Para quem cacto é sinônimo de Caatinga, será uma surpresa descobrir que a maior ameaça a essas plantas reside nos Pampas gaúchos. Lá existe uma diversidade de cactos pequenos, principalmente dos gêneros Parodia e Frailea, como bolotas ou cilindros espinhudos de flores vistosas. O fato de serem muito apreciadas por colecionadores é parte do problema, junto com a pecuária, a agricultura e a mineração. Mais recentemente as agressões se diversificaram, explica Larocca, com atividades como a silvicultura em larga escala e a instalação de parques eólicos. “O uso da paisagem torna mais frágeis populações que já eram pequenas”, resume.
O problema é justamente que esses cactos se distribuem em pequenas áreas dispostas como as ilhas de um arquipélago – uns aqui, outros ali. A distribuição dificulta a preservação, já que não adianta fazer um grande parque nacional ou estadual. O botânico gaúcho sugere a preservação por meio de Reservas Particulares do Patrimônio Natural (RPPNs), em que proprietários de terra seriam estimulados a manter intactas áreas onde há cactos. “Temos condições de desenvolver um projeto nessa direção, que incluiria visitas técnicas às fazendas para orientar os proprietários, mas não temos a verba para executá-lo”, lamenta Larocca. Ele ressalta que ações nessa região teriam que ser coordenadas com países vizinhos, porque a flora de cactáceas gaúchas tem mais semelhança com as da Argentina e do Uruguai do que com a do resto do Brasil.
A interface entre o Cerrado do centro-norte de Minas Gerais e a Caatinga, especialmente da Bahia, é onde está a maior diversidade de cactos no Brasil. O estudo também destaca o México pela riqueza, porém com uma proporção menor de espécies ameaçadas. Marlon Machado destaca que a região se caracteriza por alto endemismo, com plantas que só existem em um morro de pedra, ou no topo de uma montanha. Quando uma dessas áreas se torna um foco de mineração, por exemplo, pode-se perder um tipo de cacto. Na Bahia, ele também se preocupa com as espécies do Cerrado no oeste do estado, uma vegetação pouco protegida no estado que se torna cada vez mais rara. O problema está nos pequenos, coletados de forma indiscriminada para o comércio de plantas ornamentais. “Espécies mais emblemáticas, como o mandacaru e o xique-xique, são abundantes e não correm riscos.”

Daniela Zappi ressalta a ameaça da mineração. “Muitas das Cactaceae endêmicas do leste do Brasil ocorrem em substrato extremamente específico. Por exemplo, Arthrocereus glaziovii é endêmica de Minas Gerais e ocorre diretamente sobre canga”, explica, se referindo ao substrato rochoso rico em ferro. “Essa espécie era outrora comum nas imediações de Belo Horizonte, e agora se encontra ameaçada.” Segundo ela, uma grande variedade de cactos vive em substratos valiosos em termos de minério ou mesmo de pedras ornamentais.

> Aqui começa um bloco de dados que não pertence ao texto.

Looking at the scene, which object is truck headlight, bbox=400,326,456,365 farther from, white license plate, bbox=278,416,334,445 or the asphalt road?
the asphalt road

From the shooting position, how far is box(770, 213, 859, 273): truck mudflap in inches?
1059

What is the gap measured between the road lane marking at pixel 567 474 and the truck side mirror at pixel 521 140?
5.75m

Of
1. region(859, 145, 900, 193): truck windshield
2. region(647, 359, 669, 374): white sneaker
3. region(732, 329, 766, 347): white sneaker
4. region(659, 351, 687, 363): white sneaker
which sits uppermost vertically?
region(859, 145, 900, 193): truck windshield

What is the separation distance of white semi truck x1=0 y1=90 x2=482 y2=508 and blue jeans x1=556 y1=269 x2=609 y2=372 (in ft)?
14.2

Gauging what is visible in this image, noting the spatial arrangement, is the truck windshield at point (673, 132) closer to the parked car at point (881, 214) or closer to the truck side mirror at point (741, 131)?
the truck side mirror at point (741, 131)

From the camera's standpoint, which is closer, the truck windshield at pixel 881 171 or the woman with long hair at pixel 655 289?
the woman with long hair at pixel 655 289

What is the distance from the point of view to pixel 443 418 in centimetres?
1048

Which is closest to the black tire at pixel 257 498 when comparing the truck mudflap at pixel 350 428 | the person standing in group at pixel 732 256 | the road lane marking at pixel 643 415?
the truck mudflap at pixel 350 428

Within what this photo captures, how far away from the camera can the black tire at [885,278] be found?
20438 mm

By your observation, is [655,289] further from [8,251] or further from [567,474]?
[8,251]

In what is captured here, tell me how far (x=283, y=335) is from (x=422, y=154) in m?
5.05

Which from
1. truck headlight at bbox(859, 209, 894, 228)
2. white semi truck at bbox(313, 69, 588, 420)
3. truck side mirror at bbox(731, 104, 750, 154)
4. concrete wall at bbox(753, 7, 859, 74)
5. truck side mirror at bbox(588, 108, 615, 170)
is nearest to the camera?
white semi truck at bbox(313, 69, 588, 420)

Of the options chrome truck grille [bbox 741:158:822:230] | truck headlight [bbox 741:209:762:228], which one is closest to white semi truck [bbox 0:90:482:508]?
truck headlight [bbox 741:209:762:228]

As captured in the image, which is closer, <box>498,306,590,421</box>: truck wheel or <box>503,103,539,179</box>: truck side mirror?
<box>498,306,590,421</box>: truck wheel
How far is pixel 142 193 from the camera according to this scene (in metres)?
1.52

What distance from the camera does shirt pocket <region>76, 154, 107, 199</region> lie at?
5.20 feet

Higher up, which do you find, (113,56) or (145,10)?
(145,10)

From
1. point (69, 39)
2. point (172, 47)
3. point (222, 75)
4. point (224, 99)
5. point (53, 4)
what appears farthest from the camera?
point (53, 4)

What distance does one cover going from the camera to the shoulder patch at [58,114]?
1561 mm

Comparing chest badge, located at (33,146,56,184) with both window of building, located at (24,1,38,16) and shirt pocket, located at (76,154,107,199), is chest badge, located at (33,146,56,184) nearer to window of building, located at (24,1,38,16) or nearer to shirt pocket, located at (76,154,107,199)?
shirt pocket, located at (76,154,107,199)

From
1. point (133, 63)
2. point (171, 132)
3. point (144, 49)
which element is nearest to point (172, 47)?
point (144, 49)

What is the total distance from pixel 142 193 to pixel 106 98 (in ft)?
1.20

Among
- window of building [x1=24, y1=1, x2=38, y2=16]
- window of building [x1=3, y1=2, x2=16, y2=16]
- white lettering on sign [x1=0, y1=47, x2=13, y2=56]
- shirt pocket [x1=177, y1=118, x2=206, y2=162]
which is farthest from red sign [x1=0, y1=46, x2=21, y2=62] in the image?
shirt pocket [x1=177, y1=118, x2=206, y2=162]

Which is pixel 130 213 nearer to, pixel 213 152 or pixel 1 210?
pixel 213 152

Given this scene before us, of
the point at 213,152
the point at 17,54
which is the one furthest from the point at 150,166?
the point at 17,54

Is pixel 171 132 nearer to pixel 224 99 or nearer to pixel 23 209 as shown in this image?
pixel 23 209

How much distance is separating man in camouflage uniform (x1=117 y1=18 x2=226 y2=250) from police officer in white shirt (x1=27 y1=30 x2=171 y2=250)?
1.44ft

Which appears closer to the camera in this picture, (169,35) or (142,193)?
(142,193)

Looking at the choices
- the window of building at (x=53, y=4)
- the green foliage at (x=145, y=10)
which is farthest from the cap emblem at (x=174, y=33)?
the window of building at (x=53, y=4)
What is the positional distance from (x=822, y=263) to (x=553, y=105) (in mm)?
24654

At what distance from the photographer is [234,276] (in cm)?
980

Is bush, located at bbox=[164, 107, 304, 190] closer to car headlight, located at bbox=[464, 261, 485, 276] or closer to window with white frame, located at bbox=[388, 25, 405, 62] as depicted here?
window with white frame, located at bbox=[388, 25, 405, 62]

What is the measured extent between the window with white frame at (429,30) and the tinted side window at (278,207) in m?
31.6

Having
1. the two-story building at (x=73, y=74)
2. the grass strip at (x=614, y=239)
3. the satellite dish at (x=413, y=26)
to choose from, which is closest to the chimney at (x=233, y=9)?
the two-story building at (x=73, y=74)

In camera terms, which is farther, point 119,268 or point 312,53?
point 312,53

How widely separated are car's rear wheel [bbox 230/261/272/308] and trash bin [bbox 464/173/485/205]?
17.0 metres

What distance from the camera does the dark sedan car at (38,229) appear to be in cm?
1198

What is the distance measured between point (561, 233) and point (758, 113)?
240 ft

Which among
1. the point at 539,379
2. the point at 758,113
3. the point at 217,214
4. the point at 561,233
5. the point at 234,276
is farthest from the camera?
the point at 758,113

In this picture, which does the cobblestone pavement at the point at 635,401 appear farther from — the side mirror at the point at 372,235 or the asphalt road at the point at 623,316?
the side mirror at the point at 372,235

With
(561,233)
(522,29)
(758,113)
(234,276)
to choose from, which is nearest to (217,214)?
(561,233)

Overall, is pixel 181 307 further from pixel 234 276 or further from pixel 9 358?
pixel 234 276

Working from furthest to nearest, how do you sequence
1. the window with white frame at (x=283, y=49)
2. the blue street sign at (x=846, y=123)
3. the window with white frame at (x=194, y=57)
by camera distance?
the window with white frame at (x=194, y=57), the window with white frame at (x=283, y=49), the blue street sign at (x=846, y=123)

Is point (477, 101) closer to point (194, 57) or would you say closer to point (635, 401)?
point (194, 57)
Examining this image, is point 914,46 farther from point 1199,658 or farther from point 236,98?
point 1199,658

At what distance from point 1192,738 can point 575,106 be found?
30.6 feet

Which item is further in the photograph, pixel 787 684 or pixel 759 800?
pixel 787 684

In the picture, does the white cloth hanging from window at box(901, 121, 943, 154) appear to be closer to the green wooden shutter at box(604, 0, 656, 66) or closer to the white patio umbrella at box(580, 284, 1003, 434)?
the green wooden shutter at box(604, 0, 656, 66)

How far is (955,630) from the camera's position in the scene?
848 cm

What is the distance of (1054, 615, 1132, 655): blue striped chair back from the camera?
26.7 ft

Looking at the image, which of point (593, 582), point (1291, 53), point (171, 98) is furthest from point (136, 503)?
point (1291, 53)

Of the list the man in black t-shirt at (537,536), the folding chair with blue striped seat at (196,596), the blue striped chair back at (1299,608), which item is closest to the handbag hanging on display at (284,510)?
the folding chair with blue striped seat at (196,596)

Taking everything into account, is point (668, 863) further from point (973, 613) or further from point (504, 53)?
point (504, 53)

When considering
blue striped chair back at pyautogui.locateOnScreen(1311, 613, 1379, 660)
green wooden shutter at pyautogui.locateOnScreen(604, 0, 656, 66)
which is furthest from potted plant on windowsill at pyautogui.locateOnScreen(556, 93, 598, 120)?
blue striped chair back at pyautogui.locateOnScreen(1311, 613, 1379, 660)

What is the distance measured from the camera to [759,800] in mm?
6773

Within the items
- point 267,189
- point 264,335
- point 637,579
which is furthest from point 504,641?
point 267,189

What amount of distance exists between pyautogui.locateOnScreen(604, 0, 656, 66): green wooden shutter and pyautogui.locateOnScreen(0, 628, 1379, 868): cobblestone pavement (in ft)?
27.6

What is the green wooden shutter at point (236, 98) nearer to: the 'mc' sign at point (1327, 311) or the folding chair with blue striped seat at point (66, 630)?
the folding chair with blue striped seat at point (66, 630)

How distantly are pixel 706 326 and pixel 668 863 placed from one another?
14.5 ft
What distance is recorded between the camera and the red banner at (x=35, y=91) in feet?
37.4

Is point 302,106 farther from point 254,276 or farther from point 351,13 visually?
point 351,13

Os pesquisadores destacam a necessidade de levantamentos abrangentes da flora para pensar em conservação, mas sem esquecer que as plantas são parte de uma rede ecológica. “Considerando que todas as cactáceas existentes são polinizadas por animais e muitas delas dependem de vertebrados para dispersão, conhecimento sobre os polinizadores e dispersores é vital para a proteção efetiva das populações”, ressalta Daniela.
Iniciativas como a capitaneada por Bárbara Goettsch são empreendimentos trabalhosos que envolvem dezenas de pesquisadores trabalhando em consonância. E são necessários, segundo a pesquisadora da IUCN. “Se queremos comparar grupos de plantas diferentes, deveríamos manter a metodologia que usamos para avaliar o risco de extinção de forma coerente”, afirma.
Fonte: Pesquisa FAPESP
Artigo científico

GOETTSCH, B, et al. High proportion of cactus species threatened with extinction. Nature Plants, artigo 15142, 5 out 2015.